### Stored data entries
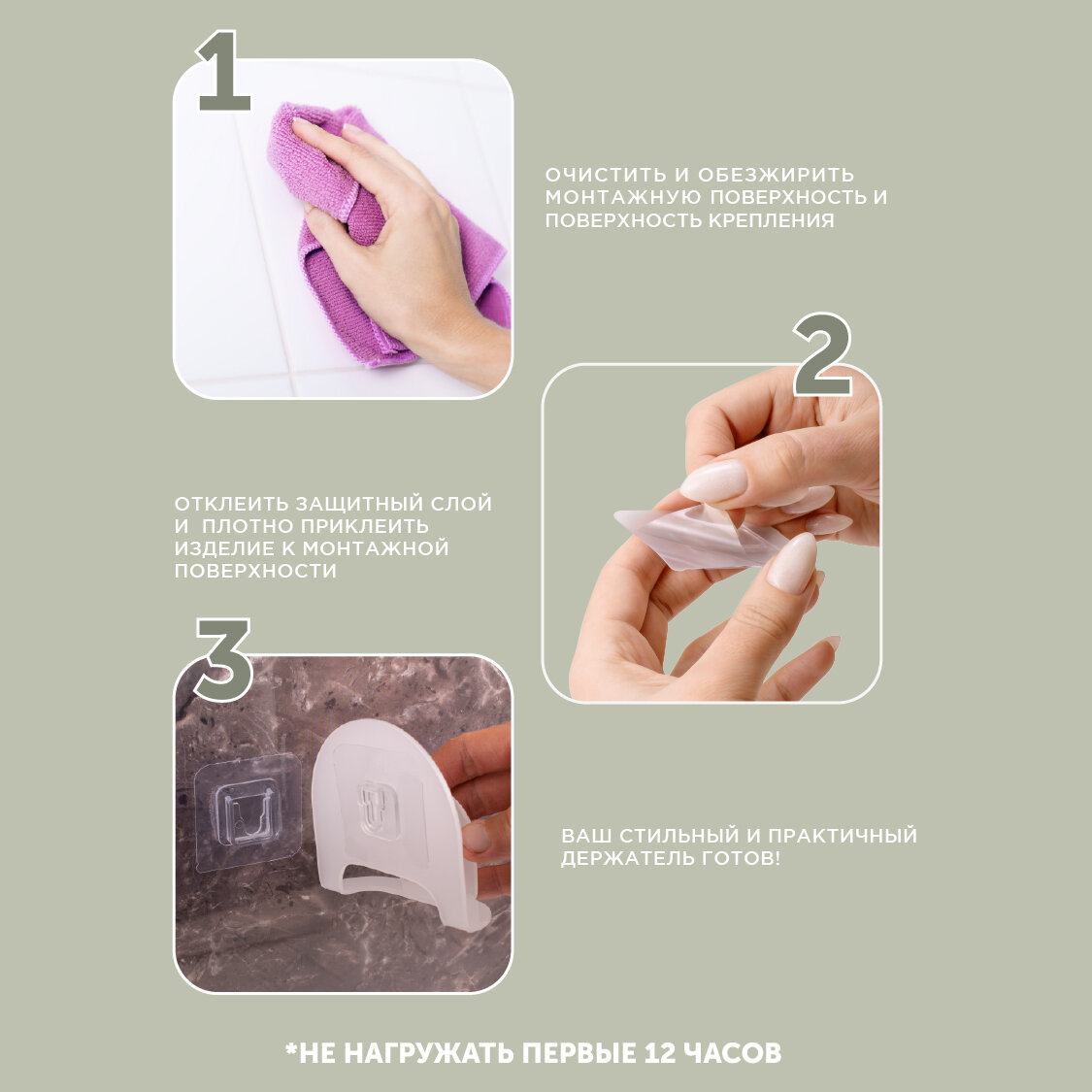 1

ОЧИСТИТЬ И ОБЕЗЖИРИТЬ МОНТАЖНУЮ ПОВЕРХНОСТЬ И ПОВЕРХНОСТЬ КРЕПЛЕНИЯ

2

ОТКЛЕИТЬ ЗАЩИТНЫЙ СЛОЙ И ПЛОТНО ПРИКЛЕИТЬ ИЗДЕЛИЕ К МОНТАЖНОЙ ПОВЕРХНОСТИ

3

ВАШ СТИЛЬНЫЙ И ПРАКТИЧНЫЙ ДЕРЖАТЕЛЬ ГОТОВ!

*НЕ НАГРУЖАТЬ ПЕРВЫЕ 12 ЧАСОВ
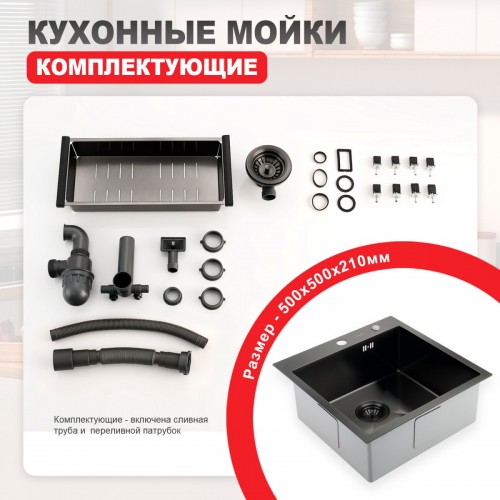 КУХОННЫЕ МОЙКИ
КОМПЛЕКТУЮЩИЕ

Комплектующие - включена сливная труба и переливной патрубок

Размер - 500х500х210мм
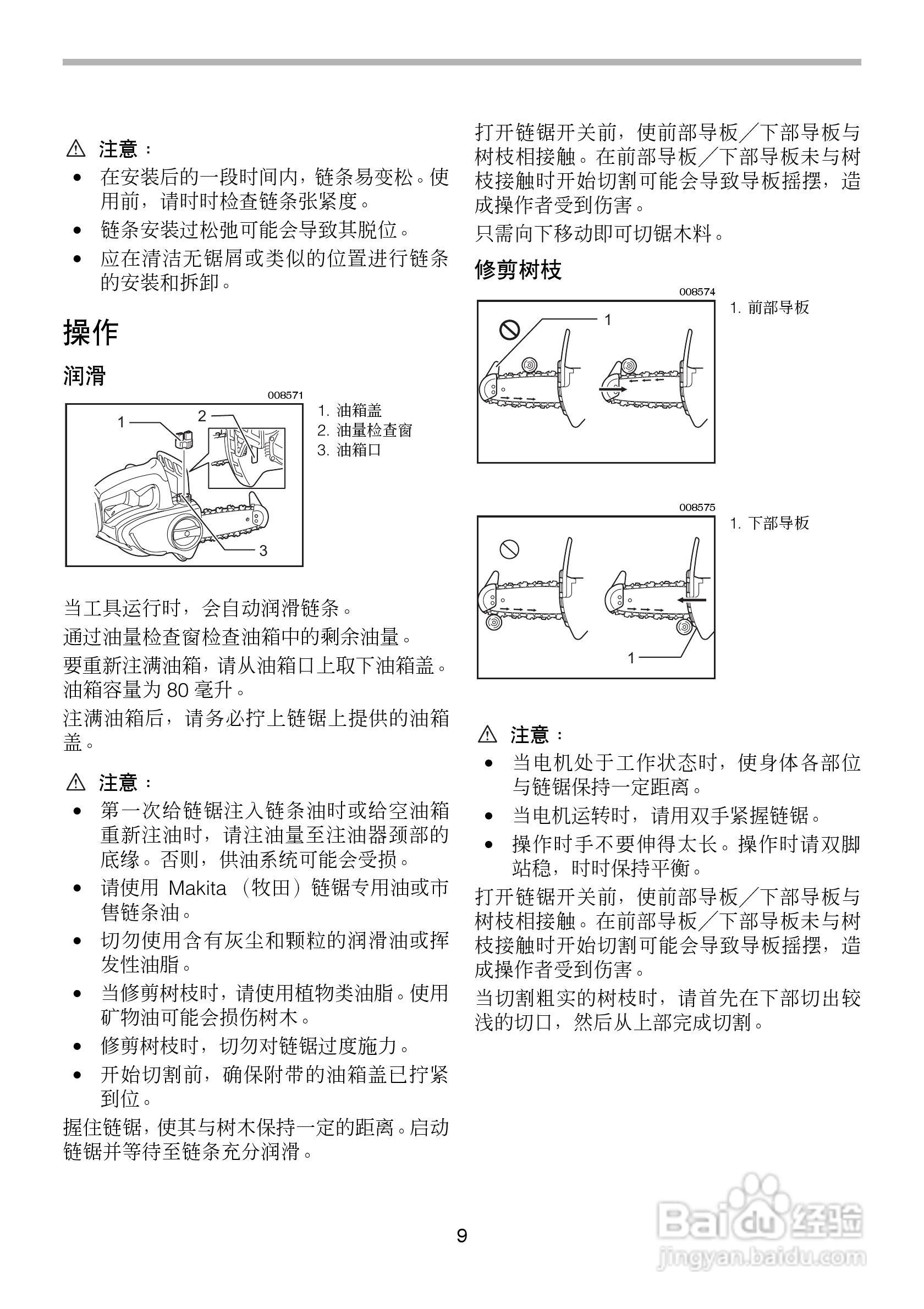 ⚠ 注意：
• 在安装后的一段时间内，链条易变松。使用前，请时时检查链条张紧度。
• 链条安装过松弛可能会导致其脱位。
• 应在清洁无锯屑或类似的位置进行链条的安装和拆卸。

操作

润滑

008571
1
2
3
1. 油箱盖
2. 油量检查窗
3. 油箱口

当工具运行时，会自动润滑链条。

通过油量检查窗检查油箱中的剩余油量。

要重新注满油箱，请从油箱口上取下油箱盖。油箱容量为 80 毫升。

注满油箱后，请务必拧上链锯上提供的油箱盖。

⚠ 注意：
• 第一次给链锯注入链条油时或给空油箱重新注油时，请注油量至注油器颈部的底缘。否则，供油系统可能会受损。
• 请使用 Makita （牧田）链锯专用油或市售链条油。
• 切勿使用含有灰尘和颗粒的润滑油或挥发性油脂。
• 当修剪树枝时，请使用植物类油脂。使用矿物油可能会损伤树木。
• 修剪树枝时，切勿对链锯过度施力。
• 开始切割前，确保附带的油箱盖已拧紧到位。

握住链锯，使其与树木保持一定的距离。启动链锯并等待至链条充分润滑。

打开链锯开关前，使前部导板／下部导板与树枝相接触。在前部导板／下部导板未与树枝接触时开始切割可能会导致导板摇摆，造成操作者受到伤害。

只需向下移动即可切锯木料。

修剪树枝

008574
1
1. 前部导板

008575
1
1. 下部导板

⚠ 注意：
• 当电机处于工作状态时，使身体各部位与链锯保持一定距离。
• 当电机运转时，请用双手紧握链锯。
• 操作时手不要伸得太长。操作时请双脚站稳，时时保持平衡。

打开链锯开关前，使前部导板／下部导板与树枝相接触。在前部导板／下部导板未与树枝接触时开始切割可能会导致导板摇摆，造成操作者受到伤害。

当切割粗实的树枝时，请首先在下部切出较浅的切口，然后从上部完成切割。

9

Baidu 经验
jingyan.baidu.com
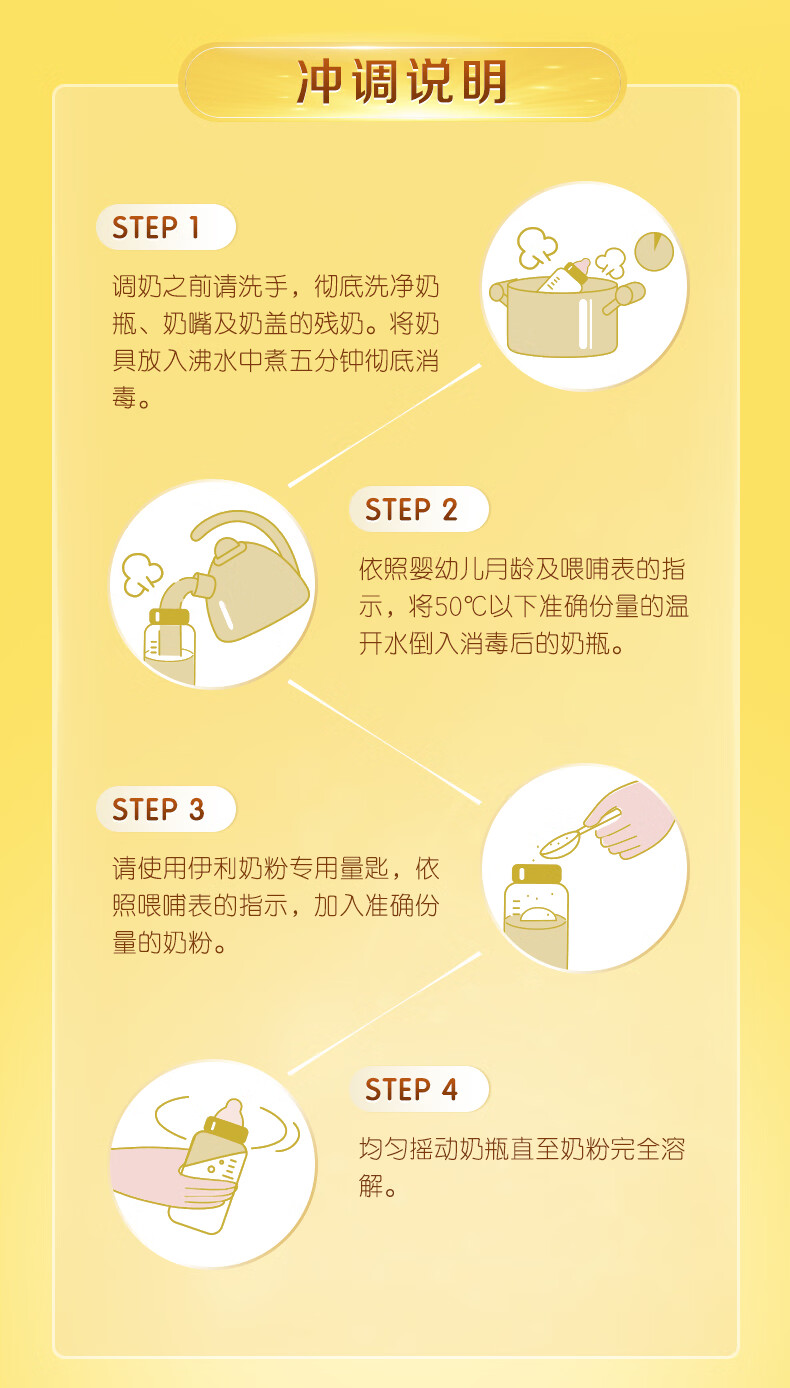 冲调说明

STEP 1

调奶之前请洗手，彻底洗净奶瓶、奶嘴及奶盖的残奶。将奶具放入沸水中煮五分钟彻底消毒。

STEP 2

依照婴幼儿月龄及喂哺表的指示，将50℃以下准确份量的温开水倒入消毒后的奶瓶。

STEP 3

请使用伊利奶粉专用量匙，依照喂哺表的指示，加入准确份量的奶粉。

STEP 4

均匀摇动奶瓶直至奶粉完全溶解。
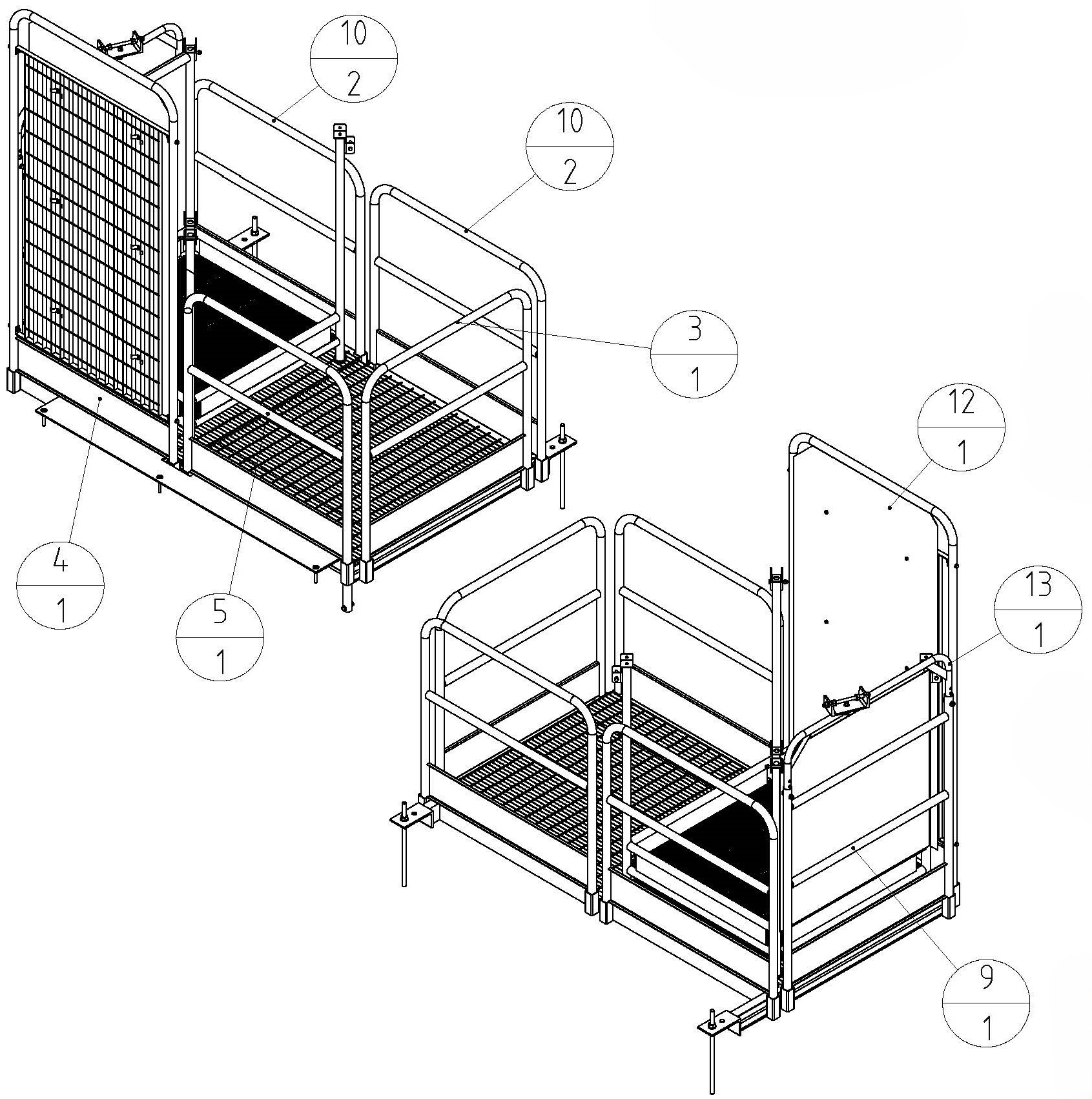 10
2

10
2

3
1

12
1

4
1

5
1

13
1

9
1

### Work order
Please copy the records above word for word, omitting every picture.

### Task result
 1

ОЧИСТИТЬ И ОБЕЗЖИРИТЬ МОНТАЖНУЮ ПОВЕРХНОСТЬ И ПОВЕРХНОСТЬ КРЕПЛЕНИЯ

2

ОТКЛЕИТЬ ЗАЩИТНЫЙ СЛОЙ И ПЛОТНО ПРИКЛЕИТЬ ИЗДЕЛИЕ К МОНТАЖНОЙ ПОВЕРХНОСТИ

3

ВАШ СТИЛЬНЫЙ И ПРАКТИЧНЫЙ ДЕРЖАТЕЛЬ ГОТОВ!

*НЕ НАГРУЖАТЬ ПЕРВЫЕ 12 ЧАСОВ
 КУХОННЫЕ МОЙКИ
КОМПЛЕКТУЮЩИЕ

Комплектующие - включена сливная труба и переливной патрубок

Размер - 500х500х210мм
 ⚠ 注意：
• 在安装后的一段时间内，链条易变松。使用前，请时时检查链条张紧度。
• 链条安装过松弛可能会导致其脱位。
• 应在清洁无锯屑或类似的位置进行链条的安装和拆卸。

操作

润滑

008571
1
2
3
1. 油箱盖
2. 油量检查窗
3. 油箱口

当工具运行时，会自动润滑链条。

通过油量检查窗检查油箱中的剩余油量。

要重新注满油箱，请从油箱口上取下油箱盖。油箱容量为 80 毫升。

注满油箱后，请务必拧上链锯上提供的油箱盖。

⚠ 注意：
• 第一次给链锯注入链条油时或给空油箱重新注油时，请注油量至注油器颈部的底缘。否则，供油系统可能会受损。
• 请使用 Makita （牧田）链锯专用油或市售链条油。
• 切勿使用含有灰尘和颗粒的润滑油或挥发性油脂。
• 当修剪树枝时，请使用植物类油脂。使用矿物油可能会损伤树木。
• 修剪树枝时，切勿对链锯过度施力。
• 开始切割前，确保附带的油箱盖已拧紧到位。

握住链锯，使其与树木保持一定的距离。启动链锯并等待至链条充分润滑。

打开链锯开关前，使前部导板／下部导板与树枝相接触。在前部导板／下部导板未与树枝接触时开始切割可能会导致导板摇摆，造成操作者受到伤害。

只需向下移动即可切锯木料。

修剪树枝

008574
1
1. 前部导板

008575
1
1. 下部导板

⚠ 注意：
• 当电机处于工作状态时，使身体各部位与链锯保持一定距离。
• 当电机运转时，请用双手紧握链锯。
• 操作时手不要伸得太长。操作时请双脚站稳，时时保持平衡。

打开链锯开关前，使前部导板／下部导板与树枝相接触。在前部导板／下部导板未与树枝接触时开始切割可能会导致导板摇摆，造成操作者受到伤害。

当切割粗实的树枝时，请首先在下部切出较浅的切口，然后从上部完成切割。

9

Baidu 经验
jingyan.baidu.com
 冲调说明

STEP 1

调奶之前请洗手，彻底洗净奶瓶、奶嘴及奶盖的残奶。将奶具放入沸水中煮五分钟彻底消毒。

STEP 2

依照婴幼儿月龄及喂哺表的指示，将50℃以下准确份量的温开水倒入消毒后的奶瓶。

STEP 3

请使用伊利奶粉专用量匙，依照喂哺表的指示，加入准确份量的奶粉。

STEP 4

均匀摇动奶瓶直至奶粉完全溶解。
 10
2

10
2

3
1

12
1

4
1

5
1

13
1

9
1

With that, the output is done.